The Federal Reserve’s Approval Order Highlights the Regulatory Implications of Transactions to Potential Buyers and Sellers
Earlier today, the Board of Governors of the Federal Reserve System (the “Federal Reserve”) issued its order (the “Order”)1 approving M&T Bank Corporation’s (“M&T”) acquisition of Hudson City Bancorp, Inc. and its wholly owned subsidiary, Hudson City Savings Bank (collectively “Hudson City”).2 This acquisition transaction has been long-pending and much watched.
The Order comes over three years after the transaction was announced publicly and the related application with the Federal Reserve was filed. The Order highlights the regulatory implications of transactions to potential buyers and sellers, including the possibility of being forced to disclose compliance issues publicly. The circumstances that led to the delayed approval also reinforce the importance of carefully evaluating regulatory risks presented by merger transactions and counterparties.
However, as noted in our recent Memorandum to Clients here, the transaction’s time to approval is a major outlier given that over 90% of the applications approved by the Federal Reserve Board itself are approved within 6 to 12 months.

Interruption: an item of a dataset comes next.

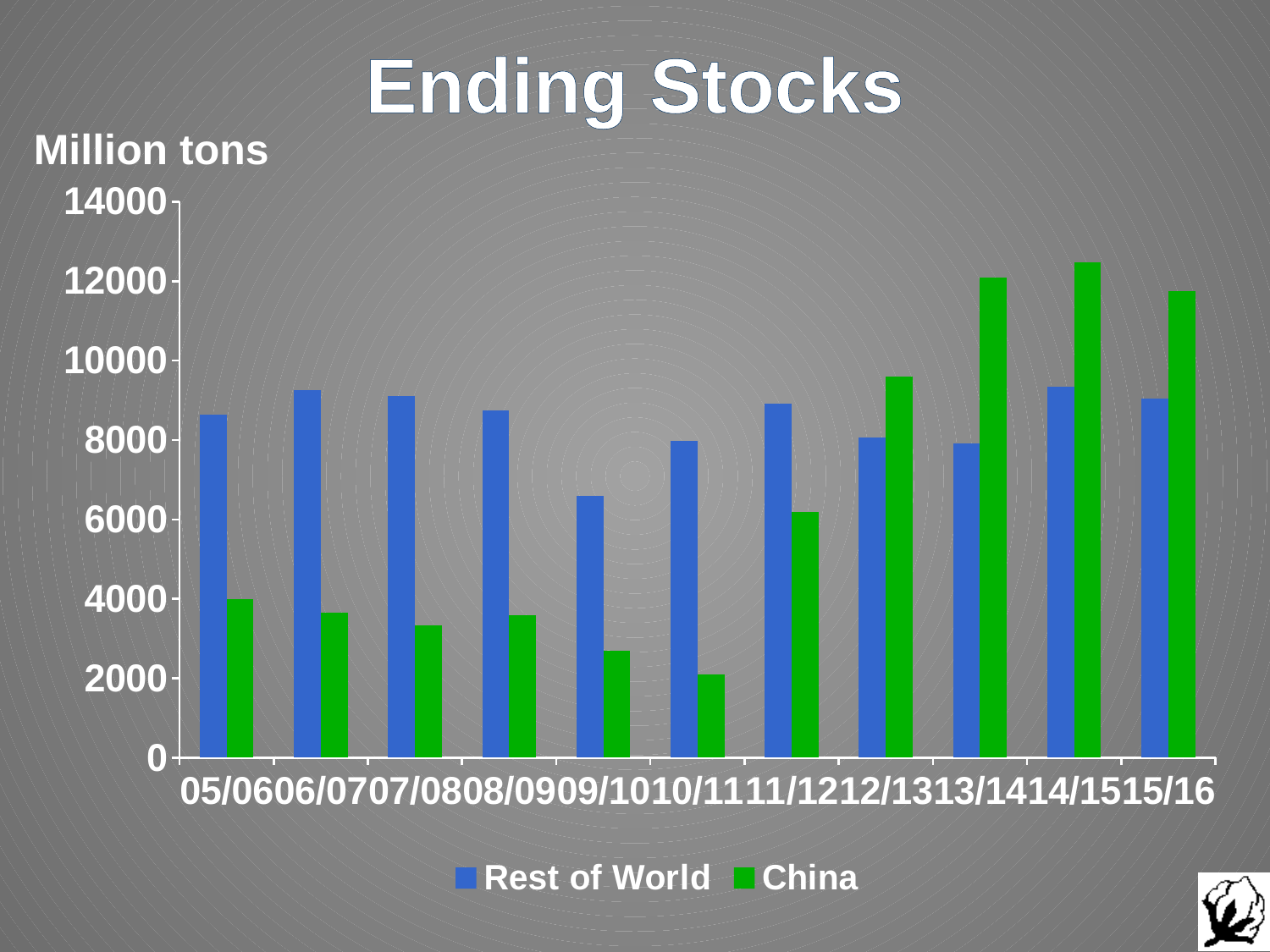
Is the value for China in 10/11 greater or less than 4000? less How many series does the legend list? 2 Is the value for China in 14/15 greater or less than 12000? greater In 15/16, which series has the larger ending stock, Rest of World or China? China How many seasons (categories) are shown on the x axis? 11 What kind of chart is shown on the slide? bar chart In which season is the China ending stock the highest? 14/15 In which season is the Rest of World ending stock the lowest? 09/10 Is the value for Rest of World in 09/10 greater or less than 8000? less In 05/06, which series has the larger ending stock, Rest of World or China? Rest of World What unit is given for the values on the chart? Million tons In which season is the China ending stock the lowest? 10/11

CIRCUMSTANCES LEADING TO DELAY
On August 27, 2012, M&T and Hudson City announced that they had entered into a definitive agreement to merge and filed an application with the Federal Reserve shortly thereafter. Following that filing, M&T’s examiners and supervisors identified a number of weaknesses that affected the Federal Reserve’s analysis of managerial factors required to be considered under the Bank Holding Company Act of 1956. These regulatory findings, first announced publicly by M&T and Hudson City in 2013, related to anti- money laundering and Bank Secrecy Act compliance and consumer compliance. As a consequence of these issues, the Federal Reserve suspended processing of the application for a period of time to allow M&T to remediate the identified weaknesses and, critically, to demonstrate to its regulators the effectiveness of that remediation.3
In addition to the issues identified at M&T, Hudson City announced on September 24, 2015 that it had reached a settlement with the Department of Justice and the Consumer Financial Protection Bureau to resolve the agencies’ claims related to certain alleged violations of the Fair Housing Act and Equal Credit Opportunity Act in majority-Black and Hispanic assessment areas during the years 2009 through 2013.
As a result of the delays in the processing of the application, M&T and Hudson City extended the “drop dead” date of their merger agreement three times, most recently until October 31, 2015.

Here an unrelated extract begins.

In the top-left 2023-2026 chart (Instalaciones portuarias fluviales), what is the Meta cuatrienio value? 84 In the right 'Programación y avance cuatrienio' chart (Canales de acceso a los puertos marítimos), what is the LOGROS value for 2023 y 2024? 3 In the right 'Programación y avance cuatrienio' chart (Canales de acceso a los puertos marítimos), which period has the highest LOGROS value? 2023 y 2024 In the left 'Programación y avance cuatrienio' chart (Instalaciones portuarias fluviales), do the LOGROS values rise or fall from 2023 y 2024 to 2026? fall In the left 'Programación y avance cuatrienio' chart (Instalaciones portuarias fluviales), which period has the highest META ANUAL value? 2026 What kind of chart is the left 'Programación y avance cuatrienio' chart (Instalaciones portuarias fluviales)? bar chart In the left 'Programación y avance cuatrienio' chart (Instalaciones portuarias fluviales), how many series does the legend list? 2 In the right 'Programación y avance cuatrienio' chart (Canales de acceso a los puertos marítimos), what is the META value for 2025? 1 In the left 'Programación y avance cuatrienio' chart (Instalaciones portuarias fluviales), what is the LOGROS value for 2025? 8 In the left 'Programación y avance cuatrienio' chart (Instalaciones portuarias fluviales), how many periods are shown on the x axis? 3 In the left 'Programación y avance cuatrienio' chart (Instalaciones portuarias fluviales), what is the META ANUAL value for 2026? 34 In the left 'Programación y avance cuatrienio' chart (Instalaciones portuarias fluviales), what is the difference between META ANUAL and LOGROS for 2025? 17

KEY TAKEAWAY FROM THE ORDER
The Federal Reserve included this statement in the Order regarding the extended processing time:
The [Federal Reserve] expects that a banking organization will resolve all material weaknesses identified by examiners before applying to engage in expansionary activity. See, e.g., SR Letters 14-2 and 13-7. As noted, M&T’s issues largely arose during processing of this application, and the [Federal Reserve] took the highly unusual step of permitting the case to pend while M&T addressed its weaknesses. The [Federal Reserve] does not expect to take such action in future cases. Rather, in the future, if issues arise during processing of an application, the [Federal Reserve] expects that a banking organization will withdraw its application pending resolution of any supervisory concerns.4
This is an important statement of Federal Reserve policy, as the withdrawal of an application is a public (and relatively uncommon) event and will inevitably attract attention. A withdrawal could prove troublesome given that examination results, supervisory criticisms and memoranda of understanding with Federal banking agencies generally are (or include) “confidential supervisory information” that the applicant financial institution may not be permitted to disclose in response to questions about the withdrawal. Despite these limitations, as in the M&T-Hudson City transaction, the potential buyer or seller may need to or feel compelled to disclose publicly the compliance issues or other regulatory concerns that prompted the withdrawal and that would have otherwise remained confidential.
The Federal Reserve’s policy highlights the important regulatory implications of transactions for potential buyers and sellers and underscores the high degree of focus that potential buyers and sellers should exercise in evaluating merger transactions and counterparties, notwithstanding the difficulties faced by parties given the restrictions on disclosure of confidential supervisory information.